𝕯𝖎𝖊 𝕶𝖆𝖕𝖊𝖑𝖑𝖊 𝖉𝖊𝖘 𝕳𝖆𝖑𝖇𝖍𝖊𝖎𝖑𝖎𝖌𝖊𝖓
Am Ende eines überwucherten, bloß ausgetretenen Pfades finden sich unter den Schatten der Bäume die Reste des einzigen heiligen Bodens weit und breit. Es sind steinerne Säulen und Bögen, die sich ein paar wenige Meter in die Luft erheben. Zu ihren Füßen ruhen ihre abgebrochenen Kronen und sämtlicher, moosüberwucherter Schutt, der von diesem Haus übrig geblieben war.
Es war ein christliches Gotteshaus gewesen, das von Hand der Sterblichen zerstört worden ist. Die Steine haben zeit ihres Lebens viel mitbekommen und wahren die Geheimnisse, die in Messe und Beichte offenbart wurden, blind unter den Schichten verschiedener alter Moose und Flechten. Die stolzen romanischen Bögen wurden gebrochen von der Zeit und liegen nun besiegt darnieder.
Obgleich sie lange her ist, obgleich sie mehr eine der Menschen ist, ist die Geschichte der Kapelle den ansässigen Dörflern wie auch Einsiedlern aller Rassen bekannt. Denn sie ist eng verwoben mit einem Mann, der heilig, aber auch doch nicht heilig war. Ein Halbheiliger, wie die benachbarten Seelen – zugleich Menschen wie Nichtmenschen – sagen.
August des Jahrs des Herrn 1052 soll er erstmals erschienen sein: Ein Mann in Mönchshabit und mit Tonsur, aber langem, filzigen Bart. Als schweigsamer Einsiedler trieb er sich nahe den Dörfern um, erzählen die Geschichten, ohne je richtig in Kontakt mit ihnen zu kommen. Man sah ihn schmutzig, Beeren essend, auf bloßem Laubbette schlafend und Steine hievend wie zur Selbstgeißelung. Die gutherzigen Seelen, die ihn ins Dorf schaffen wollten, wies er ab und lebte weiterhin in mönchischer Zurückgezogenheit im Walde.
Viele Zeit später ward er schließlich gar nicht mehr gesehen. Nur wenige Dörfler scherten sich um das Fortbleiben des Fremdlings, doch die, dies es taten, fanden ihn nach ihrer Suche sitzend unter den steinernen Bögen eines Kirchenhauses auf einer Lichtung am Fluss, das sie zum ersten Male selbst sahen. Die einen sagten: Der hat dieses Haus nur gefunden und bereint!; doch waren sich die anderen sicher, er habe es mit Gottes Kraft selbst erbaut.
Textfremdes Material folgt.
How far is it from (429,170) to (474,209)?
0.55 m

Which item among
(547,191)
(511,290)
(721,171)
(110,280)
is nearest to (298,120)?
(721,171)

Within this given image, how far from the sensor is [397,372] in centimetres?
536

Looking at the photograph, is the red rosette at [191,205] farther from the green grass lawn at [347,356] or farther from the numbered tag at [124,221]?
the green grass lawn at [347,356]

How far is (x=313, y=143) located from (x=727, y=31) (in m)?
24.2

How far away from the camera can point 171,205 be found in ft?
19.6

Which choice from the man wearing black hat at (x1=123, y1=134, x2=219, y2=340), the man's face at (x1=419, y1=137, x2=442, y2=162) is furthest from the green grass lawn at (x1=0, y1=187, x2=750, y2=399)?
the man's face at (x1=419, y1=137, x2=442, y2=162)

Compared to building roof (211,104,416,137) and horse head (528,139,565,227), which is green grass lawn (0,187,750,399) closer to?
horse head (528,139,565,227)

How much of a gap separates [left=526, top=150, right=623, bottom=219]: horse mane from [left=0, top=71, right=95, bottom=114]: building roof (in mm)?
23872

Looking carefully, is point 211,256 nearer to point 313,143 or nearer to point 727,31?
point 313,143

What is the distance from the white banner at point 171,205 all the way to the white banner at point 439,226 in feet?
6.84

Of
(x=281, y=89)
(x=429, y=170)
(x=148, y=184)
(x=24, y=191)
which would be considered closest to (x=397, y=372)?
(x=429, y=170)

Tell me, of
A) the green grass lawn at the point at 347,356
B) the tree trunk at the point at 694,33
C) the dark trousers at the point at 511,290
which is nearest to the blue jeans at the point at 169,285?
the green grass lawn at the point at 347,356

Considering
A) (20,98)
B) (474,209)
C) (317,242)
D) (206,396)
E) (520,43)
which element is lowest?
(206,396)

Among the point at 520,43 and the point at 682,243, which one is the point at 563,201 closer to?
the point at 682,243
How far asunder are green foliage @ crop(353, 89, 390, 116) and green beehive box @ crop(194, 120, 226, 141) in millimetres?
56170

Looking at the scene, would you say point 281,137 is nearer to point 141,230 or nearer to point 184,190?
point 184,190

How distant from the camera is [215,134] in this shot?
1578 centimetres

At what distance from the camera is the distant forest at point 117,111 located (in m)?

Doch ganz gleich, wie die Wahrheit sei, er lud sie – Menschen wie Nichtmenschen – ein und brach einen Laib Brot, den er mit ihnen auf den Stufen vor dem Altar teilte. Und er hob seine Stimme, um zu rezitieren den Psalm:
Quam dilecta tabernacula tua, Domine virtutum! Concupiscit et deficit anima mea in atria Domini. Cor meum et caro mea exsultaverunt in Deum vivum.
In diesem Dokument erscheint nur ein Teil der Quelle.